In the plot, the idea to use an actress rather than a spy is hatched by Martin Kurtz, a high-ranking officer of the Israeli intelligence. He insists on an “artistic method” of infiltrating the heart of the Palestinian network. Charlie, who initially thinks she is auditioning for an acting role, is “cast” in the operation. Gadi Becker, a secret agent of the Mossad, Israel’s intelligence agency, is Charlie’s case officer giving her instructions.
She makes her way in and from here on, “acting” and “reality” become intermingled. Boundaries blur. Charlie has to pretend to be the lover of a dead Palestinian militant, and as part of the coaching, Gadi role-plays as the militant. The actress and the secret agent undergo subtle changes in their feelings, and Charlie becomes confused. She is not sure whether she is in love with the dead Palestinian or Gadi. She is conflicted as to whom she is deceiving, and furthermore which side is right, Israel or Palestine.
Park effectively engages the audience by adding detailed descriptions to Charlie’s complex emotional changes. At the same time, Kurtz, the spymaster of this high-level mission, is deeply involved in his role as the director in the “theater of the real.”
This miniseries is an outstanding adaptation of the espionage action genre, and at the same time it seems like a sort of “Acting 101” offered by Park. It continuously raises the question whether the characters’ behaviors are acting or real, and we come to the realization that the boundary between fiction and reality that we experience in our daily lives may be quite superficial.
Beyond Boundaries
The miniseries also reminds us how the invisible boundaries that we have taken for granted in an era of statism can be arbitrary and easily disintegrated. If so, is the actors’ acting just one of those many arbitrary boundaries?

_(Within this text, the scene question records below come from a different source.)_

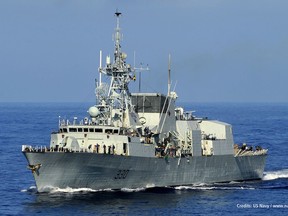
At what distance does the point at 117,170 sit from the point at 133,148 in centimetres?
206

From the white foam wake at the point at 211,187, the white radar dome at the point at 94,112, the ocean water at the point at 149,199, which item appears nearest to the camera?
the ocean water at the point at 149,199

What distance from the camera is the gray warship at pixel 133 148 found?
5025cm

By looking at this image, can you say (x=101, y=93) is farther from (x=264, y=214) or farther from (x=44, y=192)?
(x=264, y=214)

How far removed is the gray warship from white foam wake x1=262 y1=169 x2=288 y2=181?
1373 mm

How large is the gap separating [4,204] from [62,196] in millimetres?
3989

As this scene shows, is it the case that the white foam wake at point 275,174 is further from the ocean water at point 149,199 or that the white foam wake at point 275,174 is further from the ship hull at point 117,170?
the ship hull at point 117,170

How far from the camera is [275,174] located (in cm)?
6794

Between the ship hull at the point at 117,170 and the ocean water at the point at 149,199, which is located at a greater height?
the ship hull at the point at 117,170

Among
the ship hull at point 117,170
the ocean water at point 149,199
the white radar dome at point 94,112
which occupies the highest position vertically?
the white radar dome at point 94,112

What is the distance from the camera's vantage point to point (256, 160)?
65.2 metres

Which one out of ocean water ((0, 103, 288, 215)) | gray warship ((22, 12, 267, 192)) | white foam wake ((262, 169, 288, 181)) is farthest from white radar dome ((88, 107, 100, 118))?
white foam wake ((262, 169, 288, 181))

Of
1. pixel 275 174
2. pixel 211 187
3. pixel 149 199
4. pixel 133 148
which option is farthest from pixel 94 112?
pixel 275 174

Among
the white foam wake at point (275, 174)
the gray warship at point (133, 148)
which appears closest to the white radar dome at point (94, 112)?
the gray warship at point (133, 148)

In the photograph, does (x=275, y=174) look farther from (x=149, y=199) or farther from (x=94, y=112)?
(x=94, y=112)
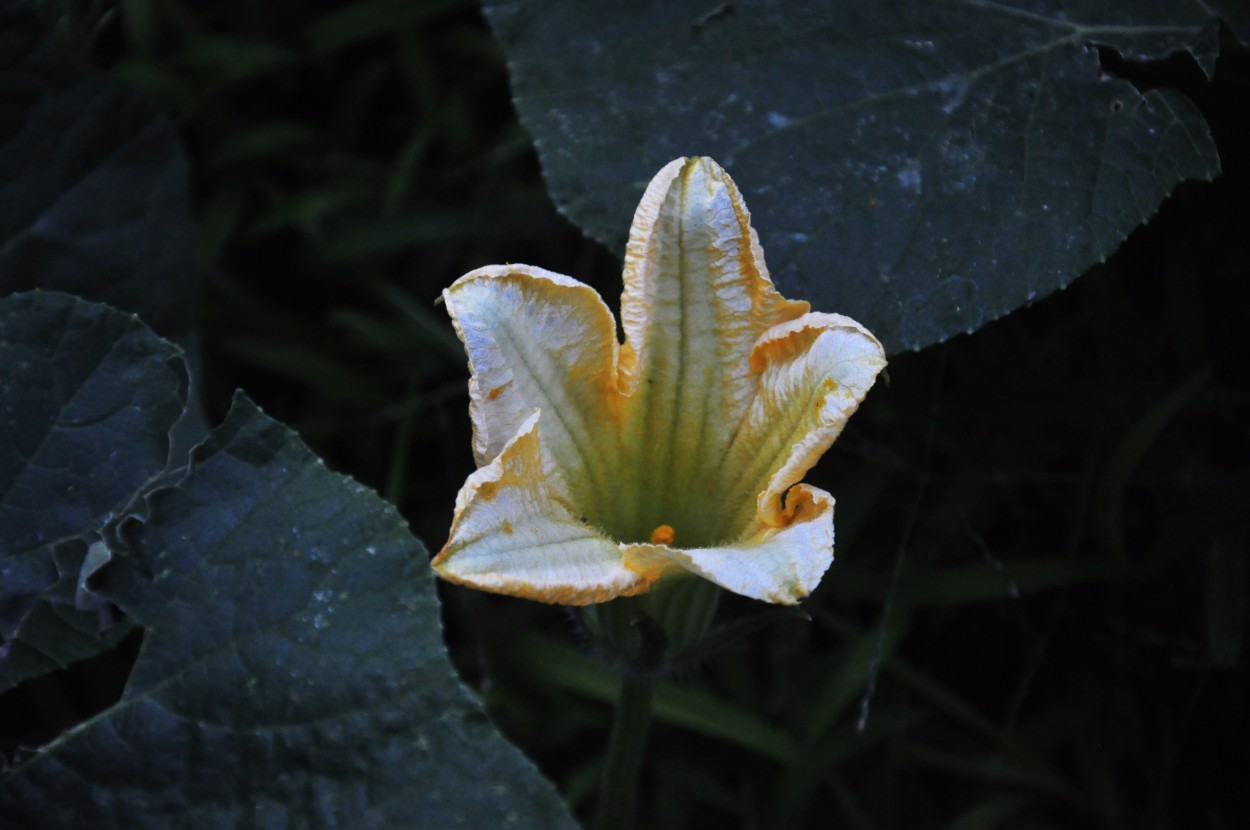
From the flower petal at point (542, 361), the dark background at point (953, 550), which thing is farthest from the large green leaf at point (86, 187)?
the flower petal at point (542, 361)

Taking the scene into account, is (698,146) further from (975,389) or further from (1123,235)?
(975,389)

Isn’t it because of such boundaries that people of different nationalities, languages and ethnicities have been in disputes using weapons against each other in the name of survival? To Koreans who have lived in a divided nation, the brutality and futility of such boundaries is something they experience every day.
This production, supported by British and U.S. broadcasters and shown simultaneously worldwide, may itself be making a statement. It suggests how to bring down fictional boundaries and prejudices in the way global contents are produced and consumed in our era. This also seems to be signaling that Korean contents need to hurdle over the boundary of hallyu, or the Korean Wave, and take a bold step onto the world stage.